Aim 1 ▸
Give the records again from the line containing "How great a" through the end of the records, with "windshield" replaced by "windscreen" and nothing else changed.
....................
The third-floor hallway at DeWitt Clinton High School that contains Alfred Floegel's murals The History of the World (walls) and Constellations (ceiling). This and all the following mural photos were taken by me on August 5, 2015. The part of the mural that fills the ceiling was painted over in November 2017, see New York Times article.

Alfred Floegel was born in Leipzig, Germany, in 1894 and went to sea in 1912, working on the ship as a painter.[5] He arrived in New York in 1914 and stayed on, with the aim to become an artist. His son Alfred Jr. notes, “In the early years he whitewashed apartments when people moved out. Realize, he came to this country with no money, did not know anyone, could not speak the language. He was being sued by his landlord for back rent when he got this letter“[4]... Referring to notification of a fellowship for him from the American Academy in Rome[5].

Afterwards he met some success as an artist in the USA and Europe, but fell again onto hard times in the Great Depression. Fortunately, FDR's New Deal launched the Federal Art Project (under the Works Progress Administration, WPA) in 1935 because (as WPA head Harry Hopkins said) “artists have to eat too” and, according to Roosevelt's way of thinking, it was better to pay people to do useful work than to put them on “home relief” (i.e. welfare). And in those days, art (painting, sculpture, music, drama, even puppetry) was considered useful and thousands of artists were employed by the WPA, including Alfred Floegel[1]. Floegel worked on the Clinton High School murals from 1934 to 1940[2,4]. Since the WPA was not formed until 1935, the work began as a CWA project[3]. Floegel won the Prix de Rome in Visual Arts in 1925[7] and had works installed in many buildings in the USA including the New Jersey Bell Telephone building in Newark[8], the Eastman School of Music in Rochester NY[4], the Hall of Graduate Studies at Yale University[9], and various churches. He died in Rochester NY in 1976.

In this mural, different eras of world history are represented in sequence, starting at the rear, proceeding up the right wall, then crossing over and proceeding down the left wall. The ceiling is uniformly done in blue and gold, representing the night sky, but the colors are faded and portions of the ceiling are damaged.

References:

  1. Federal Art Project, Photographic Division collection ... 1935-1942, Archives of American Art at the Smithsonian Institution.
  2. From the Principal, The Clinton News, Wedesday June 3, 2015, p.3.
....................
Aim 2 ▸
Continue the text on Alfred Floegel and his DeWitt Clinton High School murals from the point where it stops.
....................
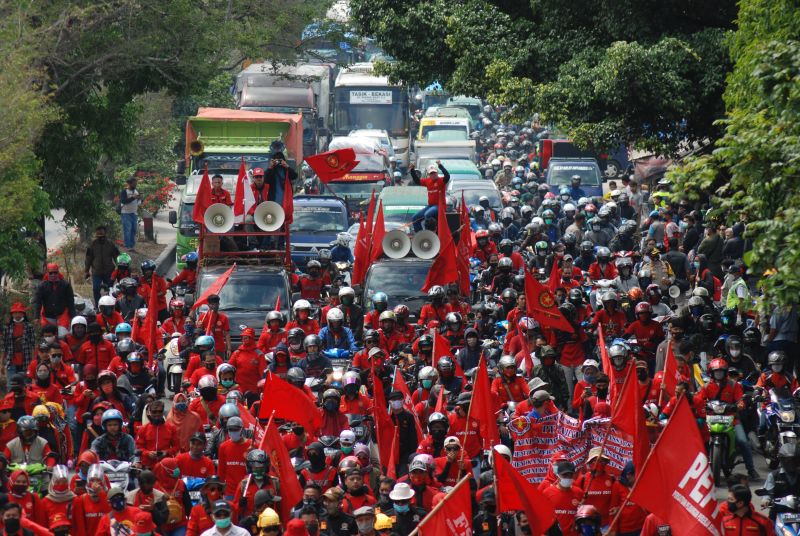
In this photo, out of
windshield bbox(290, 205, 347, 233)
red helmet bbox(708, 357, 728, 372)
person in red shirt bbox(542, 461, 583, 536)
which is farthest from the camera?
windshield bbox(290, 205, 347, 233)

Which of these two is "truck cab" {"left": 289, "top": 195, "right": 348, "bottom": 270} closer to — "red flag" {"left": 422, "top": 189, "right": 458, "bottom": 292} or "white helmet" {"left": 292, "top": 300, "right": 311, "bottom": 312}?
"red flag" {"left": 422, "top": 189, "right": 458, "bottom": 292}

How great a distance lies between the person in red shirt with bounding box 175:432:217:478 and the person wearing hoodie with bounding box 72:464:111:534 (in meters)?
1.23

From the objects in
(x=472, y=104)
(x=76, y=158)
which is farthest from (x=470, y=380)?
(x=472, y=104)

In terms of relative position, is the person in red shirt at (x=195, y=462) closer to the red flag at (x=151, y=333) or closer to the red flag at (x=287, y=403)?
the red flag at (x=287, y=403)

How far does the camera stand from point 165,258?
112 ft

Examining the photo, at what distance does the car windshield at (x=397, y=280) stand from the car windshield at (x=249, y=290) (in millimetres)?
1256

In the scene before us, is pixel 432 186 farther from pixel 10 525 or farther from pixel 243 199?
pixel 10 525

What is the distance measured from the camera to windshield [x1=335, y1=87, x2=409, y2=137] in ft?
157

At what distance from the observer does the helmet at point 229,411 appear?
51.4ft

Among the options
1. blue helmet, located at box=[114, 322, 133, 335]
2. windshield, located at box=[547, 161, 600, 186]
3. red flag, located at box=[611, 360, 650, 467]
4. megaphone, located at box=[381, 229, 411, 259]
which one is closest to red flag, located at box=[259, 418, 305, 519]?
....................
Exercise answer 1 ▸
How great a distance lies between the person in red shirt with bounding box 175:432:217:478 and the person wearing hoodie with bounding box 72:464:111:534 (in meters)?
1.23

From the objects in
(x=472, y=104)
(x=76, y=158)
which is farthest from (x=470, y=380)?
(x=472, y=104)

In terms of relative position, is the person in red shirt at (x=195, y=462) closer to the red flag at (x=151, y=333) or closer to the red flag at (x=287, y=403)?
the red flag at (x=287, y=403)

How far does the camera stand from point 165,258?
112 ft

Examining the photo, at what distance does the car windscreen at (x=397, y=280) stand from the car windscreen at (x=249, y=290) (in millimetres)?
1256

In the scene before us, is pixel 432 186 farther from pixel 10 525 or farther from pixel 243 199?
pixel 10 525

What is the distance measured from the camera to windscreen [x1=335, y1=87, x2=409, y2=137] in ft?
157

At what distance from the observer does the helmet at point 229,411 appear?
51.4ft

Among the options
1. blue helmet, located at box=[114, 322, 133, 335]
2. windscreen, located at box=[547, 161, 600, 186]
3. red flag, located at box=[611, 360, 650, 467]
4. megaphone, located at box=[381, 229, 411, 259]
which one is closest to red flag, located at box=[259, 418, 305, 519]?

Exercise answer 2 ▸
  3. Section of Proposed Mural for De Witt Clinton H.S., Bronx Home News, March 25th, 1934: “As part of the CWA art project for the public schools, artists are at work on the final sketches for the murals to be placed and the wall and ceiling at the entrance to the library at De Witt Clinton High School ... The wall mural, a section of which is shown in the picure, will deal with a history of the world, in which 'various stages in the progress of man in various countries' will be depicted. The ceiling will show 'constellations and signs of the zodiac.'” This is from a clipping that Floegel's son, Alfred Jr., brought with him to DeWitt Clinton High School in 2015.
  4. Handwritten note from Alfred Jr. left with Santiago Taveras, Principal of DeWitt Clinton High School, 2015.
  5. Rent Law Helped Artist to Win Prize, New York Times, June 19, 1922.
  6. Floegel, Alfred Ernst (1894-1976), American Academy in Rome website.
  7. List of Fellows of the American Academy in Rome 1896-1970, Wikipedia.
  8. National Register of Historic Places, Registration Form: New Jersey Bell Headquarters Building, February 8, 2005.
  9. Adademic Cosmos, Yale Last Look, March/April 2007.
  10. The History of the World in One Mural, article by me at Living New Deal, August 28, 2015, which ends: "I did my best to photograph the entirety of the mural and some samples of the ceiling, but a proper job would require elevated platforms and special lighting. It's a job that should be done before this unique work goes the way of so many other WPA murals and is damaged, painted over, or lost in a building reconstruction."
  11. EXCLUSIVE: Bronx school paints over famous New Deal-era mural, New York Daily News, June 10, 2018.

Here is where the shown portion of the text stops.